Wow, I checked the website and that looks super challenging but well designed course! Preparing for and completing the centuries should help immensely, especially if they include plenty of climbing. Good luck with your awesome adventure! :band:


----------



## miatagal96 (Jul 5, 2005)

I have a lot of trouble dismounting to the right as well.

Saturday was my first time on the trail where I had my scary end-o last summer. I was surprised at how much it affected me, especially since my injuries weren't bad enough to keep me from riding. I wasn't even thinking about the end-o but when I came to the dreaded section, I started shaking and totally lost my confidence for the rest of the ride. So I now have to work on is being able to walk that section of trail without having this crazy PTSD reaction.


----------



## csledd281 (Aug 21, 2009)

Loving this thread. I have never even though about dismounting on the right. 

I'm looking to lose some weight and increase my speed overall on our local trail. My weaknesses on the trail are braking too much on downhills, slow climb time, and increasing endurance.

I also need to improve climbing over logs and such and switchbacks, but I hope that comes with improving my climbing skill. There is a downhill switch back that I absolutely hate. I've only tried it once and I fell over. It goes down and to the left and turning left seems a bit harder than turning right. There's also a killer root that you have to make sure your back wheel clears.


----------



## NicoleB (Jul 21, 2011)

i WANT to get better at confidence, but sometimes i dont know how possible that is. I love mountain biking, but i also suffer with anxiety. Lets just say, i'm prone to PTSD....for instance, i was in a car accident many years ago and it still affects my driving to this day. It sneaks its way into biking when i crash or nearly crash in a certain spot, then i want to avoid that spot forever. It really sours a ride when you start to feel panicky and dread trail sections. Again, its an issue of mine, more than the average person. i dont know if i can "cure it" but i wish i could trick my brain to enjoy myself even in the scary areas. Sometimes i get really confident....then i go backwards. its so frusterating!


----------



## Coopdy (Mar 13, 2012)

I really hear everyone on the rebuilding confidence. Quite awhile back I tore my ACL coming off the back of the bike (practicing manuals at a camp and I lifted too high and did not hit the breaks) so I've been more hesitant on the bike. It was my right leg and is another reason I prefer dismounting on the left like most of you.
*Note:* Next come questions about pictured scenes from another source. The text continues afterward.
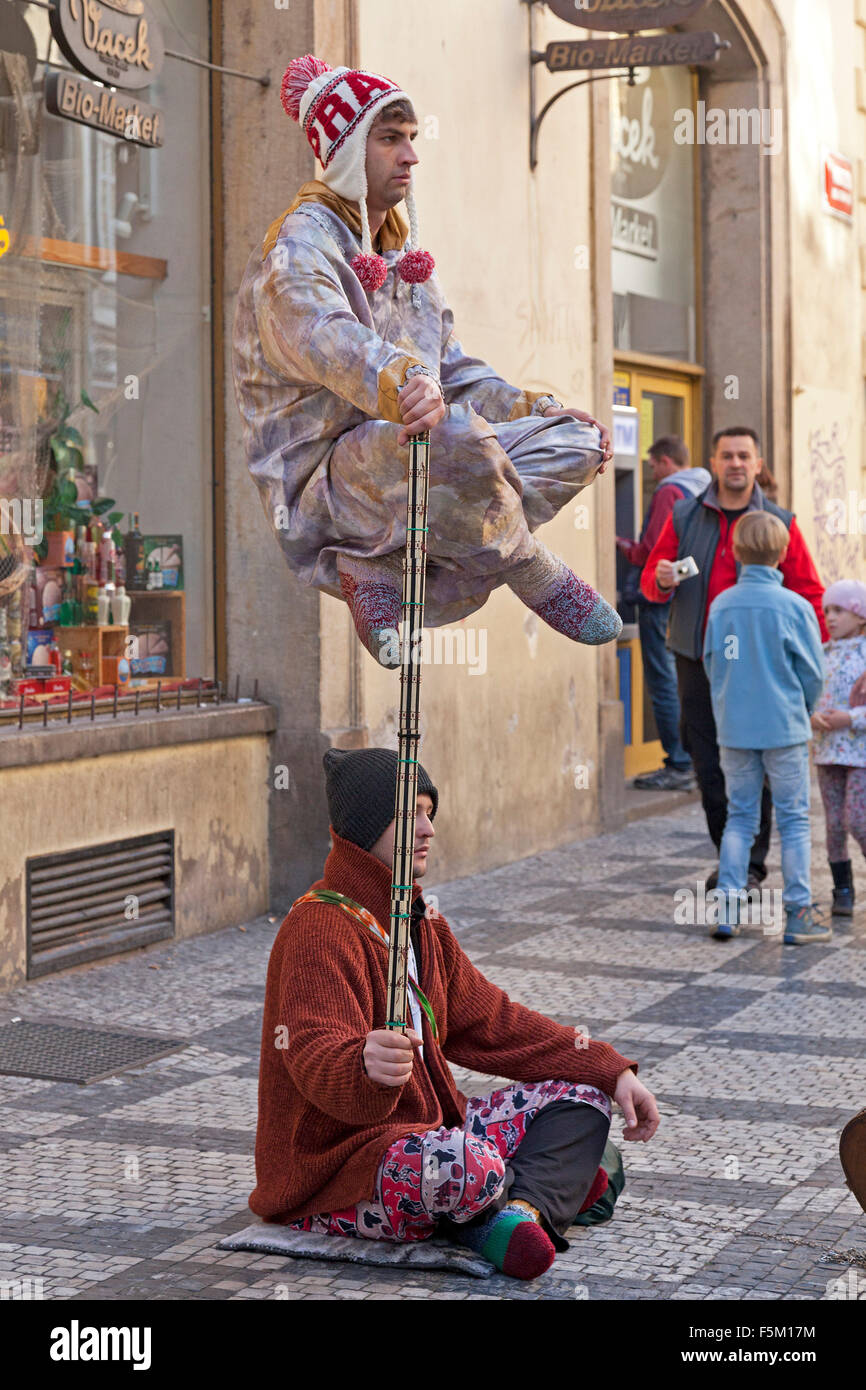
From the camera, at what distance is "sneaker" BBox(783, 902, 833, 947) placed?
7.30 m

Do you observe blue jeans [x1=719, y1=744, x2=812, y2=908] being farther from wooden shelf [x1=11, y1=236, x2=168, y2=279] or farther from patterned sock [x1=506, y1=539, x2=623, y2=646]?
patterned sock [x1=506, y1=539, x2=623, y2=646]

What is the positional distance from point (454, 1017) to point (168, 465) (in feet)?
13.9

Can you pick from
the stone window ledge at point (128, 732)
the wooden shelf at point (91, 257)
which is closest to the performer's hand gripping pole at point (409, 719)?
the stone window ledge at point (128, 732)

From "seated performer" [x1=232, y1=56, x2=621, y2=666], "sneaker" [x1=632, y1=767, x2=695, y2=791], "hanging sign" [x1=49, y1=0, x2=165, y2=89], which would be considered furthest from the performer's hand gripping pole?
"sneaker" [x1=632, y1=767, x2=695, y2=791]

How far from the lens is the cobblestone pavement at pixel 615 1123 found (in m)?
3.77

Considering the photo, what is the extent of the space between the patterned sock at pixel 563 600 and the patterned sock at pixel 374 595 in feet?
0.74

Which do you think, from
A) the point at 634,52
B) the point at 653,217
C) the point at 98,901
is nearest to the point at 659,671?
the point at 653,217

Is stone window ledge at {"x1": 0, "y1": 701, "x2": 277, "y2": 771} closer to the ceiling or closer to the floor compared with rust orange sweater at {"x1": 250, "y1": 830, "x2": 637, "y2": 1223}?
closer to the ceiling

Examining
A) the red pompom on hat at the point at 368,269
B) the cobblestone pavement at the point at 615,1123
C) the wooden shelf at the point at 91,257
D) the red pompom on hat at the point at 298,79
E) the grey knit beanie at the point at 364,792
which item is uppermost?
the wooden shelf at the point at 91,257

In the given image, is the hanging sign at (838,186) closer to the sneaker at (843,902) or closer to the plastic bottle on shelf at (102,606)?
the sneaker at (843,902)

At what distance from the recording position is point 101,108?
6.96 meters

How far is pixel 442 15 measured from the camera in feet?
28.3

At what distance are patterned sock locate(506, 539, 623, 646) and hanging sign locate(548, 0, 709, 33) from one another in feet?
20.1

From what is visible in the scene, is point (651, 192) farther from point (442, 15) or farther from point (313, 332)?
point (313, 332)
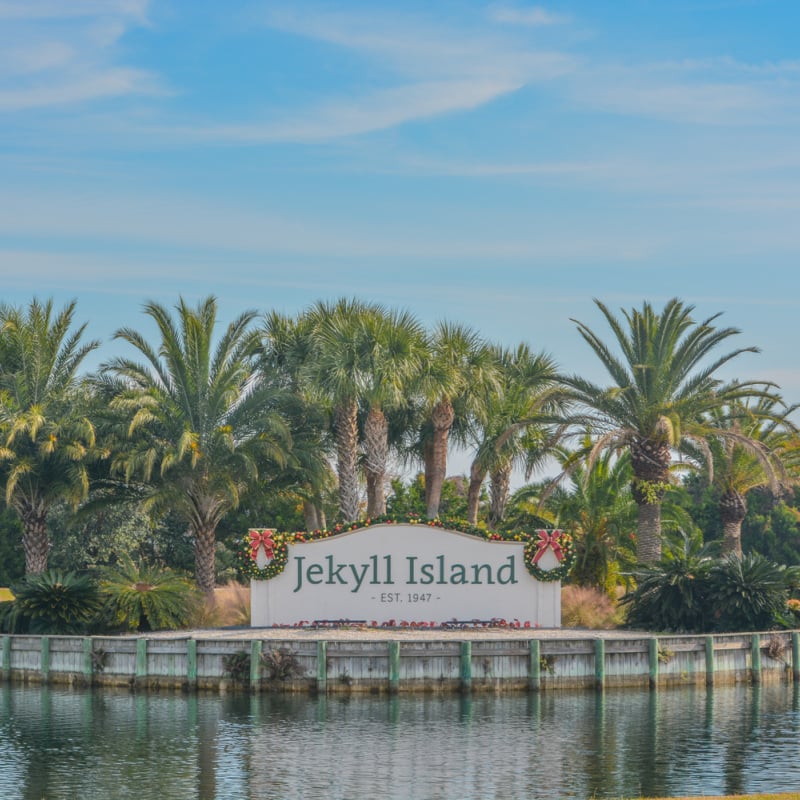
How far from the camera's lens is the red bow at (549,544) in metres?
44.6

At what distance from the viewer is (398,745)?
102 feet

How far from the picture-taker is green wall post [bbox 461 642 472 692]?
3847 centimetres

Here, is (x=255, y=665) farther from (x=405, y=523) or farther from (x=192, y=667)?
(x=405, y=523)

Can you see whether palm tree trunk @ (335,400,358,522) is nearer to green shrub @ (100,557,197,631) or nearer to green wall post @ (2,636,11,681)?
green shrub @ (100,557,197,631)

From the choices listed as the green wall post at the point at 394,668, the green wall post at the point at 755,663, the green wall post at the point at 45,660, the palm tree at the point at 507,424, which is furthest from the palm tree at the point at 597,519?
the green wall post at the point at 45,660

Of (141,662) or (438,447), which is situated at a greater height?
(438,447)

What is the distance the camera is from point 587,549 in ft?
175

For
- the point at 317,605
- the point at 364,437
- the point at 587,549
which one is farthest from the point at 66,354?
the point at 587,549

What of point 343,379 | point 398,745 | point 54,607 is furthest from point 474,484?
point 398,745

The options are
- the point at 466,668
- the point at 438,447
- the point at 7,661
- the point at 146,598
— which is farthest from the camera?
the point at 438,447

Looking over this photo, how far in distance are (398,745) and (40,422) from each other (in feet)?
84.4

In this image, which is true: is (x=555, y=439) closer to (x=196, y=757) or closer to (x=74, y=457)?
(x=74, y=457)

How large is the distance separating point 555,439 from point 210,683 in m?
17.3

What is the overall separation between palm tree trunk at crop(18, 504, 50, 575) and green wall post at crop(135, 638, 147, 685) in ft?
52.0
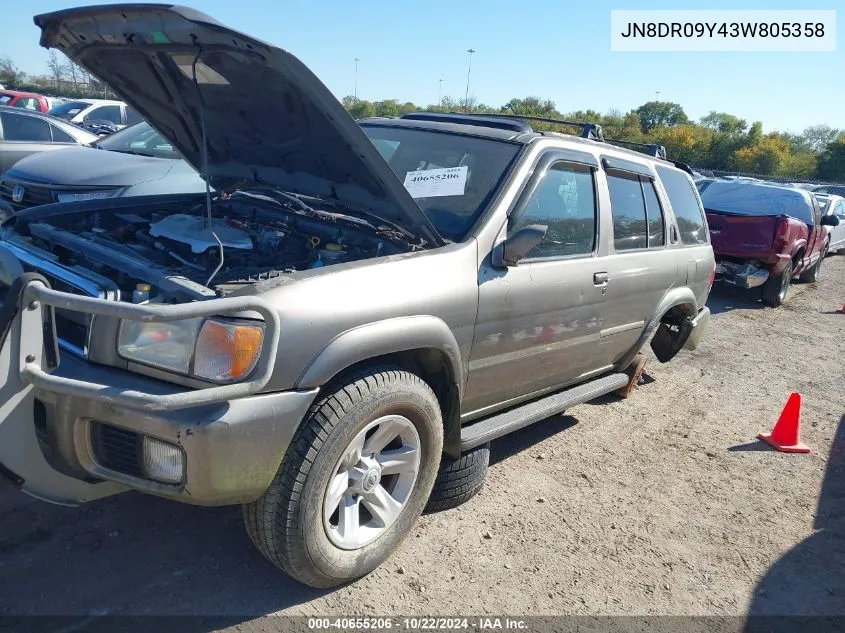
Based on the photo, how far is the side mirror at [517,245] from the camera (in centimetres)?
308

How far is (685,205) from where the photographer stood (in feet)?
16.9

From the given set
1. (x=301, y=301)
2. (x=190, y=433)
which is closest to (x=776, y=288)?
(x=301, y=301)

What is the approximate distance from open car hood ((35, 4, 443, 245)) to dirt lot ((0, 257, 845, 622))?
61.1 inches

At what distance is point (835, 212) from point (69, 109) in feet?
57.7

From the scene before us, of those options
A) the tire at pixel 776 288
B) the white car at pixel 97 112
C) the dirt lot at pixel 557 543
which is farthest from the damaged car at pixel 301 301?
the white car at pixel 97 112

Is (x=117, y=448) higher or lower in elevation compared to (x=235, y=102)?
lower

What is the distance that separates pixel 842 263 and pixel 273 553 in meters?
17.4

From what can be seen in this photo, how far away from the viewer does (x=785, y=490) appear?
4293 mm

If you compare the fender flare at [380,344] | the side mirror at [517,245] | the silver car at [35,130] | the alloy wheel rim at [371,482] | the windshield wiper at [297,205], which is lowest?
the alloy wheel rim at [371,482]

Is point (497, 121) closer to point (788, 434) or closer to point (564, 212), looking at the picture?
point (564, 212)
This year I don't have as many specific goals as just riding more! I believe that a lot of my areas needing improvement will follow.
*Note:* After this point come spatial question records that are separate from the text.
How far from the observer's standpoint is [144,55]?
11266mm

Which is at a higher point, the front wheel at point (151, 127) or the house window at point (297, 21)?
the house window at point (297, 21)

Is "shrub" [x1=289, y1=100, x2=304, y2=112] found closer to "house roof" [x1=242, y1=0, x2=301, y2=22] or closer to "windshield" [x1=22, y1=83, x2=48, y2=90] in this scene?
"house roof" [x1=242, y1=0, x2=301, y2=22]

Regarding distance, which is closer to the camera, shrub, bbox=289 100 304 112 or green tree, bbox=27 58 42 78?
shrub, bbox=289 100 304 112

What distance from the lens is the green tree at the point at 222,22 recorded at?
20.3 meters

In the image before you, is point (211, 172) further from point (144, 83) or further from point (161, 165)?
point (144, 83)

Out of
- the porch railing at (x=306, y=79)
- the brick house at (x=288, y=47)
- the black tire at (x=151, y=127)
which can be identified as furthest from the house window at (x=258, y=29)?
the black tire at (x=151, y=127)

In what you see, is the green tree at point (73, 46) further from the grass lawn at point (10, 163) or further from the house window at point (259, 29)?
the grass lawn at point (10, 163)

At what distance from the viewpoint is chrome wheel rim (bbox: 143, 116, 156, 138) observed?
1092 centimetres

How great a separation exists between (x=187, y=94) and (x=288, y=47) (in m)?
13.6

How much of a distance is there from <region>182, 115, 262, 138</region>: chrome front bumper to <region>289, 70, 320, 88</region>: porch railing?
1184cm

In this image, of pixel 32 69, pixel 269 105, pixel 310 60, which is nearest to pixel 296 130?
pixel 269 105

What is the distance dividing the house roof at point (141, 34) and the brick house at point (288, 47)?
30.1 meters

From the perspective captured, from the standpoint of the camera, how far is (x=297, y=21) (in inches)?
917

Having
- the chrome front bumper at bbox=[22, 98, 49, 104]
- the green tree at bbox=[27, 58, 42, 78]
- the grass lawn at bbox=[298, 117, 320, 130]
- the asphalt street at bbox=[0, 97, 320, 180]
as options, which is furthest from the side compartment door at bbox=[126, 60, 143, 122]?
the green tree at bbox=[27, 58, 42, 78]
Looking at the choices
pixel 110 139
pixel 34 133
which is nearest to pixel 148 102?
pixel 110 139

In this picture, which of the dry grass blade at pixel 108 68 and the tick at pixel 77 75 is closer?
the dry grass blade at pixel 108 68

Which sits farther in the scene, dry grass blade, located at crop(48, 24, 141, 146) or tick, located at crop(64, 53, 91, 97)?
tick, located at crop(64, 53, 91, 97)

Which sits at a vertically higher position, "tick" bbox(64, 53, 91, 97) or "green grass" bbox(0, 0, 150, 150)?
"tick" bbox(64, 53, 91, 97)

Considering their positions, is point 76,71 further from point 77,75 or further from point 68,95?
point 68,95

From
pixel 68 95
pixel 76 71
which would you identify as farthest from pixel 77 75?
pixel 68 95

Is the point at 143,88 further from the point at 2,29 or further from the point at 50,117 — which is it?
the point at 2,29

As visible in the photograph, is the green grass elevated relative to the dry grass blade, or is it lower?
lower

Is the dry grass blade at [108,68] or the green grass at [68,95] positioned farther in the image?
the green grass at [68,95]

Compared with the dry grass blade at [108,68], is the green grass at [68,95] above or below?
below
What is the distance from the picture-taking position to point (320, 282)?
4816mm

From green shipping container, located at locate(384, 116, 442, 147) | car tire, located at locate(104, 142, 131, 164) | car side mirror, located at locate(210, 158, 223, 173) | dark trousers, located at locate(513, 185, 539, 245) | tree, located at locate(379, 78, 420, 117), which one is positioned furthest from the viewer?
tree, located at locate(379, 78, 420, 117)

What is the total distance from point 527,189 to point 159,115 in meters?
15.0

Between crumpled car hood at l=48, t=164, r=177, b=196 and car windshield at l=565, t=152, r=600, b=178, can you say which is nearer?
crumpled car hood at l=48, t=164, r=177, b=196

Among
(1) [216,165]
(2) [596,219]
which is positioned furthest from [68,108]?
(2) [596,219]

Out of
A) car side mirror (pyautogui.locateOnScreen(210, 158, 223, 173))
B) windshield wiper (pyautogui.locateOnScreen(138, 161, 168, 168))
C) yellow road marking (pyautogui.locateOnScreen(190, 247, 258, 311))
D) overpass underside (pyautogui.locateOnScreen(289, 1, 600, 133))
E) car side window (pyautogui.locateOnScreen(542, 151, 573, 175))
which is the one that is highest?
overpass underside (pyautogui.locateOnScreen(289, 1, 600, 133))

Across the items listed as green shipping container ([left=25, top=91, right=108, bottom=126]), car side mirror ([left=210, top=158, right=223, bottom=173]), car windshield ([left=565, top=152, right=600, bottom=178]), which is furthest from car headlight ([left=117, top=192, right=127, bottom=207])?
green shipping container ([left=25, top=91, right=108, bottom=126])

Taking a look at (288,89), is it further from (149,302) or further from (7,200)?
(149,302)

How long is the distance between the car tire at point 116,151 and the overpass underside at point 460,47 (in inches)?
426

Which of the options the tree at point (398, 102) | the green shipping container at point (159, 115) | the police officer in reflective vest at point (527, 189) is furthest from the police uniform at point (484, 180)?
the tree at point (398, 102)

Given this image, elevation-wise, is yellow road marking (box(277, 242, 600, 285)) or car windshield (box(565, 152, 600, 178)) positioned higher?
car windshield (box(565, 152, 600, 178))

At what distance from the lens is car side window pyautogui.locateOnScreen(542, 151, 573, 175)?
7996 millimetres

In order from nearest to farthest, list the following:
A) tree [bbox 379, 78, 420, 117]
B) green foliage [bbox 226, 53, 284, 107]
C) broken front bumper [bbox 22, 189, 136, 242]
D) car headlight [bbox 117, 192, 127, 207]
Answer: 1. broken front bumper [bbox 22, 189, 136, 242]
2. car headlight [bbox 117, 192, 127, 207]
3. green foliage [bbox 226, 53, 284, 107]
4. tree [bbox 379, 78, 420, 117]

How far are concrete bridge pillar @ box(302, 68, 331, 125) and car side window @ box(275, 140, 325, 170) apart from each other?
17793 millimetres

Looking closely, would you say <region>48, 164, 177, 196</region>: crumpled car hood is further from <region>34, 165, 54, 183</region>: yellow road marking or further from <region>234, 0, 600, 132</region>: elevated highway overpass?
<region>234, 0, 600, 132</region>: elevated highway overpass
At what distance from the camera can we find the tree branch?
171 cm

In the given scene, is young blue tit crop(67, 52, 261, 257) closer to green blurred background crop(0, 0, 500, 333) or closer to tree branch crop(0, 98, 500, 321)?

Wishing everyone a good season and success in their goals, I'm patiently (okay not so patiently) awaiting the season here as I have a new bike to ride and learn.


----------



## Astra2 (Dec 27, 2010)

Improving my turning skills. I am not comfortable turning and I always over-brake. I need to work on my lean and maintaining more speed in and through turns.


----------



## mudgirl (Jun 19, 2007)

My main goal is improving my speed. I've been working on technical skills for several years and feel like I'm in a fairly good place with those. I rarely have to get off my bike and walk around/over anything anymore. One technical area that needs improvement: getting over a large root/rock ledge/other obstacle in the trail on a climb. 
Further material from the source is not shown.